● **Text under study**
..............................

We welcome The Treasurer’s announcement today and we feel the proposed reforms represent a step forward in ensuring Australians not only save for retirement but also have access to the tools and products they need to make the most of their super.
As your association we look forward to working with government to ensure the proposals are functional and that they make a difference to members’ outcomes.
ASFA has been the voice of super, your peak association for 62 years. I am very proud to be able to lead this organisation that plays such a key role to bring you insight, research, professional development and to be your advocates, with policy makers and with regulators when changes are proposed, and to lead and coordinate efforts for you when you as a sector identify that changes are required.
That’s how, nearly a year ago now we came to work on the uplift required in death benefit payment processes. You identified using the data points that you have and seeing the rising consumer sentiment determined that you would focus on improvements. We were please to lead this work and to release a common set of standards on death benefit payments this September. These standards represent a change in process that I am confident will deliver better outcomes for those who have lost a loved one.
This work is crucial. We know we can do better. We’re on it.
As you know, the payment of death benefits is never straight-forward. Without delving too much into the technical detail, you all know this often involves multiple parties, two decisions, contested positions and inconsistent state and territory laws. Executing your role as trustees is the paramount objective.
You must find the balance between speed and accuracy, we know we can do a better job of explaining this to members, we can do a better job of helping beneficiaries and we can work towards policy settings conducive to the uplift.
This work is necessary but it is complicated and it takes time.
That’s why we shouldn’t distracted by sensationalist headlines because it’s unfair to suggest, as recent press would have us believe, that improving the death benefit process has not been the focus of our collective efforts.
We welcome scrutiny and regulatory efforts to assist us in improving outcomes for members, but let’s guard against unnecessarily undermining faith in superannuation system, which as we know consistently delivers every day for millions of Australians.
I particularly welcome the Treasurer’s announcement for an improved ASIC Moneysmart website to help educate Australians about how to best build dignity in retirement with super and what to expect of funds, and other parties like insurers. Funds have really done a lot of heavy lifting through efforts like broad marketing campaigns through to targeted member sessions educating members on the operation of super, there is a broader role for ASIC to play, this can help to accurately set community expectations on complex matters such as death benefit payments.

..............................

● **Source data**
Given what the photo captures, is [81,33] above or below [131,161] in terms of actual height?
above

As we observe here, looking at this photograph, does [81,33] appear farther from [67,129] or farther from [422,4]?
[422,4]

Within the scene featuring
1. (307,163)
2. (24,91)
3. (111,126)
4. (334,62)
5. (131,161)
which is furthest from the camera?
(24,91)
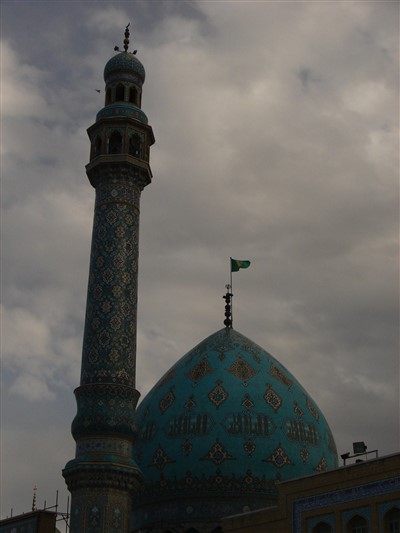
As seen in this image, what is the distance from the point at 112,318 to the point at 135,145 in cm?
446

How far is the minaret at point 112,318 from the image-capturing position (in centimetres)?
2064

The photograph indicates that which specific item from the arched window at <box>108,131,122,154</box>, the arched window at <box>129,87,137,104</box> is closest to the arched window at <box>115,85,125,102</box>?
the arched window at <box>129,87,137,104</box>

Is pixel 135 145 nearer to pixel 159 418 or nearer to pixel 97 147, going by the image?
pixel 97 147

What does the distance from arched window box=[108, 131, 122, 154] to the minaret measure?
23 millimetres

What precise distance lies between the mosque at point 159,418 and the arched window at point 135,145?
0.08 feet

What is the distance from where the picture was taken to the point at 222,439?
971 inches

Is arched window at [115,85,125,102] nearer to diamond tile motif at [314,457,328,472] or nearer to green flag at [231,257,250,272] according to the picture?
green flag at [231,257,250,272]

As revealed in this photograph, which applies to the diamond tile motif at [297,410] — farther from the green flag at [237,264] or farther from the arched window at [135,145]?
the arched window at [135,145]

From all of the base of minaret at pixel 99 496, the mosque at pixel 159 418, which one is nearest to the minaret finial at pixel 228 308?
the mosque at pixel 159 418

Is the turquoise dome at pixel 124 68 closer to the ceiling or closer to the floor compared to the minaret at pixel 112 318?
closer to the ceiling

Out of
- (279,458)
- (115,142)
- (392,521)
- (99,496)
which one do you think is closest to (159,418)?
(279,458)

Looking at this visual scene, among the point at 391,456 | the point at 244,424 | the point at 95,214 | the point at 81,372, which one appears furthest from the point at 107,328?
the point at 391,456

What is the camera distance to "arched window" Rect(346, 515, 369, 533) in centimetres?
1858

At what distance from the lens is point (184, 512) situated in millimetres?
24422
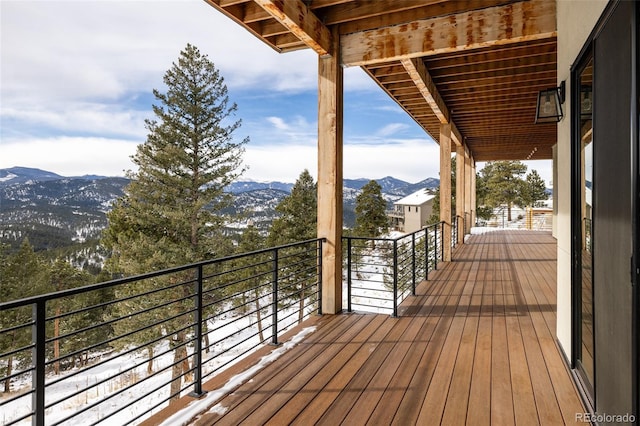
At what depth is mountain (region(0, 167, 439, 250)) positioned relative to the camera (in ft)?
58.6

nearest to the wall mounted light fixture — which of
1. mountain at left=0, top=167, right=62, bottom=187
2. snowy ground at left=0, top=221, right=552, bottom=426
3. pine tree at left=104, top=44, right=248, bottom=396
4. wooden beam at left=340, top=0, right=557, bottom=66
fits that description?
wooden beam at left=340, top=0, right=557, bottom=66

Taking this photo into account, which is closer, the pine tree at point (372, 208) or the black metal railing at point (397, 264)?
the black metal railing at point (397, 264)

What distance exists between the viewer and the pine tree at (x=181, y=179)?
1377 centimetres

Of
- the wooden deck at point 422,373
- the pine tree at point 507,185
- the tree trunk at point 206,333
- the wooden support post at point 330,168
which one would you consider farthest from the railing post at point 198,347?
the pine tree at point 507,185

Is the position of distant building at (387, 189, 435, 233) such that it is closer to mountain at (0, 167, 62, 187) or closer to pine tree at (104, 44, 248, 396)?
pine tree at (104, 44, 248, 396)

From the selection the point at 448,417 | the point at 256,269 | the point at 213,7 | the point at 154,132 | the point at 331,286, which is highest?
the point at 154,132

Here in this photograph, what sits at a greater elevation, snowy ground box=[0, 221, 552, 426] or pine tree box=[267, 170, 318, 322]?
pine tree box=[267, 170, 318, 322]

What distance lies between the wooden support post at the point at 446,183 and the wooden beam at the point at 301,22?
436 cm

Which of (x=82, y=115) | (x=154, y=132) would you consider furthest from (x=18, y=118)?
(x=154, y=132)

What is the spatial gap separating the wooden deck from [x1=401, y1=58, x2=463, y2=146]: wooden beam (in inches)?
110

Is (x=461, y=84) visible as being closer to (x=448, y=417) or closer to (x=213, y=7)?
(x=213, y=7)

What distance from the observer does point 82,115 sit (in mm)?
69312

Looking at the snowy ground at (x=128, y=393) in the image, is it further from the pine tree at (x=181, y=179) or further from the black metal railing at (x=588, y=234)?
the pine tree at (x=181, y=179)

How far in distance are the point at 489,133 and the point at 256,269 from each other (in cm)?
1155
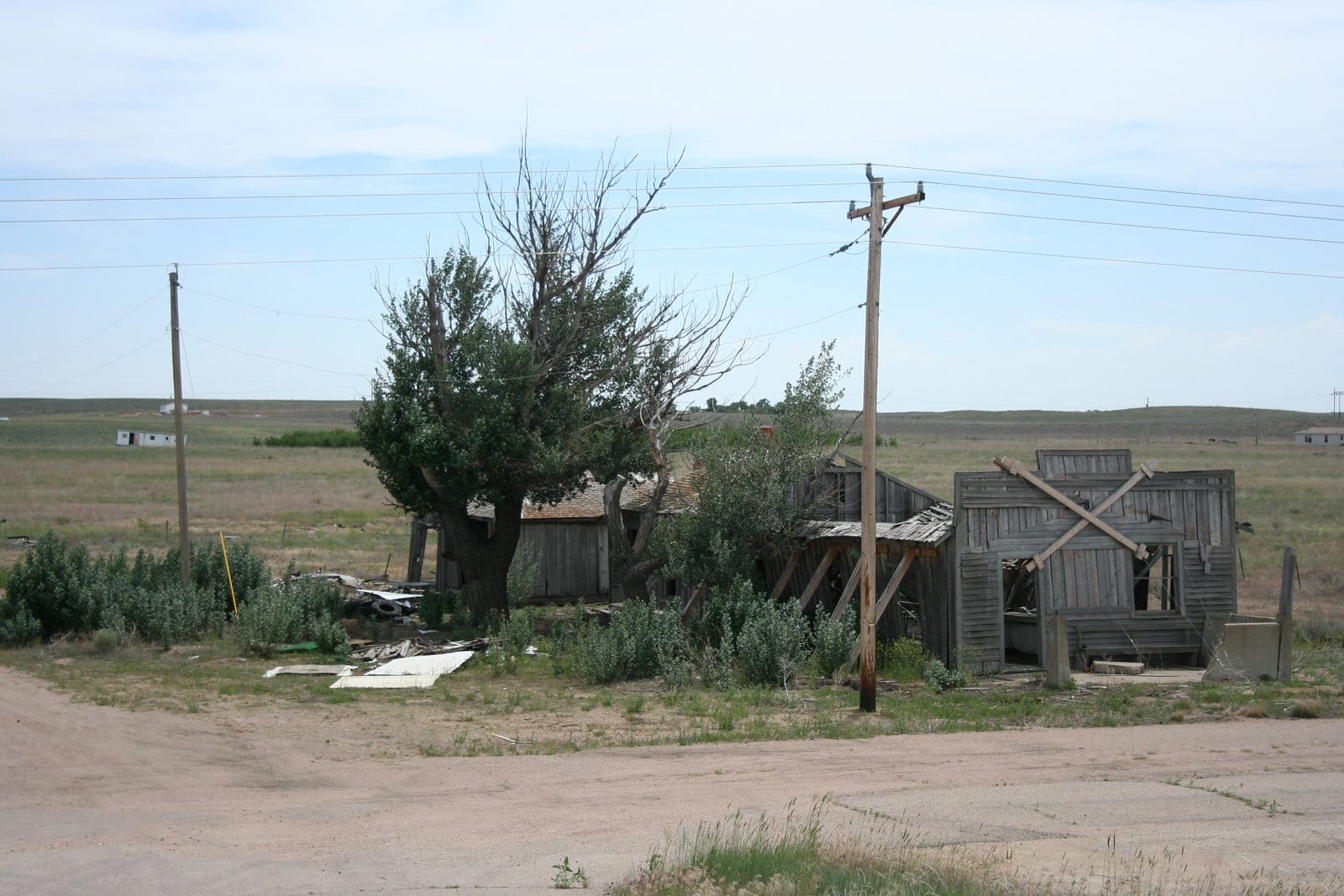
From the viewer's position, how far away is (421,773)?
11.5 metres

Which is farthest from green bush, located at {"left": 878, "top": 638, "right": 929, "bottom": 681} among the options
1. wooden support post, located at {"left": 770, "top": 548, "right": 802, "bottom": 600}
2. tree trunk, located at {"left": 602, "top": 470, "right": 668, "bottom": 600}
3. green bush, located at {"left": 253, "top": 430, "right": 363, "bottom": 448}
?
green bush, located at {"left": 253, "top": 430, "right": 363, "bottom": 448}

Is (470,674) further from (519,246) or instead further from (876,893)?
(876,893)

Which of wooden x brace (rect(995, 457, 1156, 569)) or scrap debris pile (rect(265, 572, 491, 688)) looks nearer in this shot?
wooden x brace (rect(995, 457, 1156, 569))

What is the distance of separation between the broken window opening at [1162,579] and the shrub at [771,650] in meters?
5.45

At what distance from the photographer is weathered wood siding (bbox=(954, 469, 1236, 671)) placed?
1692 centimetres

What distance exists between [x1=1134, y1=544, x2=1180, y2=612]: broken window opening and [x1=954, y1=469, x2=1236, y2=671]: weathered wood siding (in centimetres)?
24

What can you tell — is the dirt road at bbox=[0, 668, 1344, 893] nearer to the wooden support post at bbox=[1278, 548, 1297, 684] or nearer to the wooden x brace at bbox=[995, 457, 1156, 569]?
the wooden support post at bbox=[1278, 548, 1297, 684]

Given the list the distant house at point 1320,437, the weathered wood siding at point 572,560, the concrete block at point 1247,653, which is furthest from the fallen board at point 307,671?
the distant house at point 1320,437

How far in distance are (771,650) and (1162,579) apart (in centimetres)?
665

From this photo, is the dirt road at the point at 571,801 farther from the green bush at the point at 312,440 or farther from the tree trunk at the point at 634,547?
the green bush at the point at 312,440

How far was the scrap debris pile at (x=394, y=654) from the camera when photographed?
17.6 meters

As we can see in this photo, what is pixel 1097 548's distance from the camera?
17516 mm

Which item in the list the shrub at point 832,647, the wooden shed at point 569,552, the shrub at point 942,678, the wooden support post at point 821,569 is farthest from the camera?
the wooden shed at point 569,552

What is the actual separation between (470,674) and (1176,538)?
11.4 metres
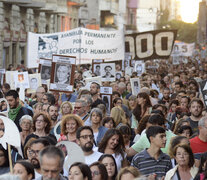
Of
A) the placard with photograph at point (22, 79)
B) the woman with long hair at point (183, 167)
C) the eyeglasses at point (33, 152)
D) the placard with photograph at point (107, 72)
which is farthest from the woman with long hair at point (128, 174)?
the placard with photograph at point (107, 72)

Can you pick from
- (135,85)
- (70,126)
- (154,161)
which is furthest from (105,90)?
(154,161)

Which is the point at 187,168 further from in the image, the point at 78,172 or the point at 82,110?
the point at 82,110

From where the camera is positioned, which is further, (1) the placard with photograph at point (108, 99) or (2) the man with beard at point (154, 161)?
(1) the placard with photograph at point (108, 99)

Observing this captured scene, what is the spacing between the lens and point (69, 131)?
9.47 meters

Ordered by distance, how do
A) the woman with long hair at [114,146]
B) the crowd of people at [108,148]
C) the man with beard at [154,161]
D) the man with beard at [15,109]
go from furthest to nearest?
1. the man with beard at [15,109]
2. the woman with long hair at [114,146]
3. the man with beard at [154,161]
4. the crowd of people at [108,148]

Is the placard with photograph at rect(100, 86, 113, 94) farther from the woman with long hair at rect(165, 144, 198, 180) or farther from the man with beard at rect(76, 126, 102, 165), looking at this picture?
the woman with long hair at rect(165, 144, 198, 180)

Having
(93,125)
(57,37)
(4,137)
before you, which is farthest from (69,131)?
(57,37)

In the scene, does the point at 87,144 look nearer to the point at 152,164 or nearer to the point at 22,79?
the point at 152,164

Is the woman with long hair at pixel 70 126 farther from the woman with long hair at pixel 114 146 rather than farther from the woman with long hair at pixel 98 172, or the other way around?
the woman with long hair at pixel 98 172

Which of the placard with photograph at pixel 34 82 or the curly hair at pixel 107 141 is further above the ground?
the placard with photograph at pixel 34 82

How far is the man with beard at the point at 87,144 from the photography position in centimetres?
805

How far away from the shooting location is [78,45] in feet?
73.7

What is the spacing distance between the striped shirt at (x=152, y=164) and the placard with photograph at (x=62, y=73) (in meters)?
7.13

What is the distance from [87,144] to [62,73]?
23.8ft
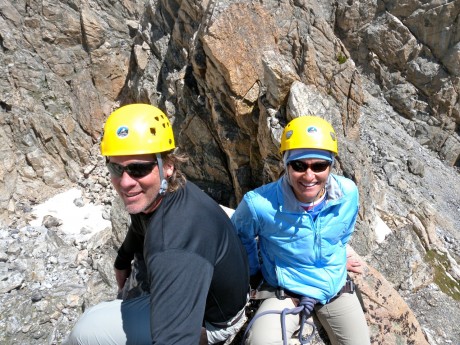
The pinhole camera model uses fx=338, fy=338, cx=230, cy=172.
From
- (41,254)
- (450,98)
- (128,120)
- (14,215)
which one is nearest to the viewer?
(128,120)

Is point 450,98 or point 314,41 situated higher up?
point 314,41

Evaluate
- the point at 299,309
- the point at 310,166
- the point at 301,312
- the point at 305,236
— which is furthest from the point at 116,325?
the point at 310,166

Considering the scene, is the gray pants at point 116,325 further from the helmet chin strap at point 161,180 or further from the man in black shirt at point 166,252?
the helmet chin strap at point 161,180

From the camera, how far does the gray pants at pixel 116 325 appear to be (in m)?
3.89

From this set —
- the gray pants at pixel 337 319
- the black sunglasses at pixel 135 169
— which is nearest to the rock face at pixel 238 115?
the gray pants at pixel 337 319

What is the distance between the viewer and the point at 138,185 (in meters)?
3.55

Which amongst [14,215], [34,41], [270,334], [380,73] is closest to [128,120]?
[270,334]

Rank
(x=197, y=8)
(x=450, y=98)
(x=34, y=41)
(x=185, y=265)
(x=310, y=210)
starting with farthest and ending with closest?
(x=450, y=98) → (x=34, y=41) → (x=197, y=8) → (x=310, y=210) → (x=185, y=265)

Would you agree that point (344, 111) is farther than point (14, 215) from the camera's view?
No

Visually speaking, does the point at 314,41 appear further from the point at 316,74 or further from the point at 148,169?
the point at 148,169

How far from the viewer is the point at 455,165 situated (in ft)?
108

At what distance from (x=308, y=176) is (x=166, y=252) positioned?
2382 mm

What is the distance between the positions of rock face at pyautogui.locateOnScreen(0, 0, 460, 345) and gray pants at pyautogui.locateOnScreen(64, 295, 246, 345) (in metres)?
3.00

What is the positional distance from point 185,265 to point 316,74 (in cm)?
1378
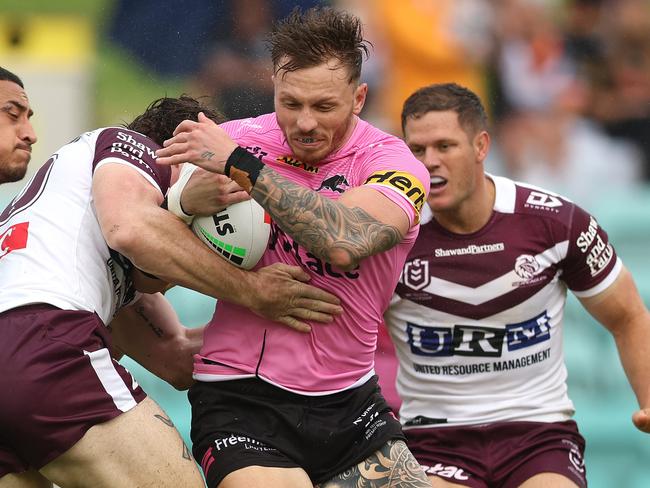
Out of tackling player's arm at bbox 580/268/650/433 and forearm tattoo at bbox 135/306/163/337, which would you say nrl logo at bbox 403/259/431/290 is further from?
forearm tattoo at bbox 135/306/163/337

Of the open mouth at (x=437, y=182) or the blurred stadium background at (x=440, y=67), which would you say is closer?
the open mouth at (x=437, y=182)

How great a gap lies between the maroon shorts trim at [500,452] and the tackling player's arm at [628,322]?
0.43 m

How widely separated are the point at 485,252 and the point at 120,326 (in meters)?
1.77

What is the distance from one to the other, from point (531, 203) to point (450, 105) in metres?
0.63

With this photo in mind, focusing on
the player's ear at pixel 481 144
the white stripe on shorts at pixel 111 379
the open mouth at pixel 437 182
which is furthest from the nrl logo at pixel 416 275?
the white stripe on shorts at pixel 111 379

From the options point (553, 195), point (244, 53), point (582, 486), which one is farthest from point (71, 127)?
point (582, 486)

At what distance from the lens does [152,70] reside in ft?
31.5

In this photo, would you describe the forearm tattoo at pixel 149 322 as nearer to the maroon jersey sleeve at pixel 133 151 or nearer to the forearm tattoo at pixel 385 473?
the maroon jersey sleeve at pixel 133 151

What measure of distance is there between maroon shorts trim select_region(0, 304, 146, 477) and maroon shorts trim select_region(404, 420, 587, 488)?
1.76m

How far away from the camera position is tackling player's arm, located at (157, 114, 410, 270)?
424cm

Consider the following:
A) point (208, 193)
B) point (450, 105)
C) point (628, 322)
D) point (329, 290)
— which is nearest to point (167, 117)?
point (208, 193)

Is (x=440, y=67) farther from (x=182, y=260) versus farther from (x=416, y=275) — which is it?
(x=182, y=260)

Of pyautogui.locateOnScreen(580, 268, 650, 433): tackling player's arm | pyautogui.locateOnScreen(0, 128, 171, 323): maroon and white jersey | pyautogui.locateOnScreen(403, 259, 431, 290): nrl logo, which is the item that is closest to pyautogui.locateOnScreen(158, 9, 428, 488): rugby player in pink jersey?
pyautogui.locateOnScreen(0, 128, 171, 323): maroon and white jersey

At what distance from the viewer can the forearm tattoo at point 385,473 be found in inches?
177
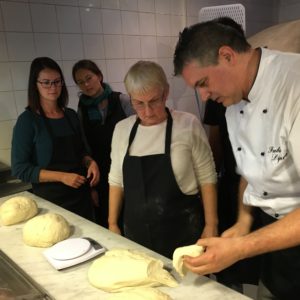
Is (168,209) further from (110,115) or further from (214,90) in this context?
(110,115)

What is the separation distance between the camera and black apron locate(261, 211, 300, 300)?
1.08 metres

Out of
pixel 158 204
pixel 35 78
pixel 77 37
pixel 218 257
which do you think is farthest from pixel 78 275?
pixel 77 37

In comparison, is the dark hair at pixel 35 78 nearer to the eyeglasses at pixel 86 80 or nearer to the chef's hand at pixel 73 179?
the eyeglasses at pixel 86 80

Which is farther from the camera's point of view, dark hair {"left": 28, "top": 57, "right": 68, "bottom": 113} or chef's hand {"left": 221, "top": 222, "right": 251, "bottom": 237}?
dark hair {"left": 28, "top": 57, "right": 68, "bottom": 113}

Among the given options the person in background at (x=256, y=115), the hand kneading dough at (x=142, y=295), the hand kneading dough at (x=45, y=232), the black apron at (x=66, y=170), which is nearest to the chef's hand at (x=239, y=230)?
the person in background at (x=256, y=115)

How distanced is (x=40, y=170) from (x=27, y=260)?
2.37ft

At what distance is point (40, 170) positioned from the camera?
1669mm

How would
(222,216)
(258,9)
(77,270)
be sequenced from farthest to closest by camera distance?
(258,9), (222,216), (77,270)

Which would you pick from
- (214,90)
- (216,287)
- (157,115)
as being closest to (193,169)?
(157,115)

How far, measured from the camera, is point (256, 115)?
3.24 ft

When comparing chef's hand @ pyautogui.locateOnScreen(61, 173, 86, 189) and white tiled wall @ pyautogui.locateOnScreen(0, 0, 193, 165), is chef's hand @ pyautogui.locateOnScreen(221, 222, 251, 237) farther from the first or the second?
white tiled wall @ pyautogui.locateOnScreen(0, 0, 193, 165)

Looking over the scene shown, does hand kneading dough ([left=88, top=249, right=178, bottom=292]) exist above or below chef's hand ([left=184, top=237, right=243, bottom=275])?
below

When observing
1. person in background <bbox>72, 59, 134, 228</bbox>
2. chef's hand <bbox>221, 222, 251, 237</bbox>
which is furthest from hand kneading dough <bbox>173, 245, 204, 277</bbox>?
person in background <bbox>72, 59, 134, 228</bbox>

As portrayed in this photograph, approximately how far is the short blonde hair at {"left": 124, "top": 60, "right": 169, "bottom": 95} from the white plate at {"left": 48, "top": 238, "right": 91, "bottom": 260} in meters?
0.60
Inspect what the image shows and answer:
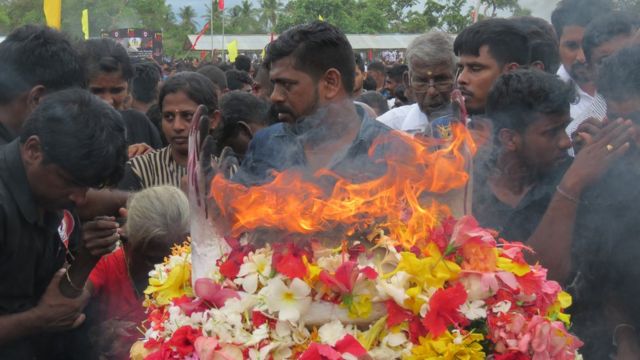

..............................

● **Required action A**
According to the ASFA speech, for how many years has ASFA been the peak association for super?
● **Required action B**
Recast the paragraph of the ASFA speech that begins "As you know, the payment of death benefits" as a short bulleted list that keeps its main facts.
● **Required action C**
Extend the ASFA speech with a few more paragraphs that follow on from its final one.

● **Expected output A**
62 years.

● **Expected output B**
- Paying death benefits is never straightforward.
- It often involves multiple parties, two decisions, contested positions and inconsistent state and territory laws.
- Carrying out the trustee role is the paramount objective.

● **Expected output C**
We look forward to this collaborative effort between ASIC and the funds to help Australians feel confident. We know our job is to execute the improvements we have identified because the work will deliver results and we know Australians deserve these improvements.
There is an enormous amount of work you all do everyday so very well.
There are over 22 million member accounts that you all collectively look after. In any year you will answer well over 5 million phone calls from your members, answer over 1.7 million emails, process over 500,000 investment switches, convert nearly 167,000 accumulation accounts to pension phase, process nearly 50,000 insurance claims and so on and so on.
And you build wealth for the masses. The average 10-year return for a default MySuper product is 7.3%. Many funds have produced higher. Australian retirees are enjoying a greater standard of living than their parents, and this will only improve.
Superannuation is saving the federal budget $20 billion a year in age pension payments, and this will increase to $30 billion a year in real terms.
And then there are less quoted benefits, think of the efficient creation of wealth for those previously not served by standard solutions
The economy-wide stabilisaton effects as funds provide patient capital to act as a ballast in stormy waters lending or investing where others may not.
This capital is most often equity capital, providing a different solution than debt funding arrangements.
And like attracts like. Our well-established institutional investor network in Australia is the subject of most of my incoming international calls because other nations know that local strength attracts large like-minded foreign public funds, and that’s the way we fund our national ambitions. This is a blue-chip stamp to attract more capital.
While we acknowledge the very real improvements to be made, today we are pleased to release the findings of research we conducted looking into how Australians feel about their superannuation.
It’s really good news.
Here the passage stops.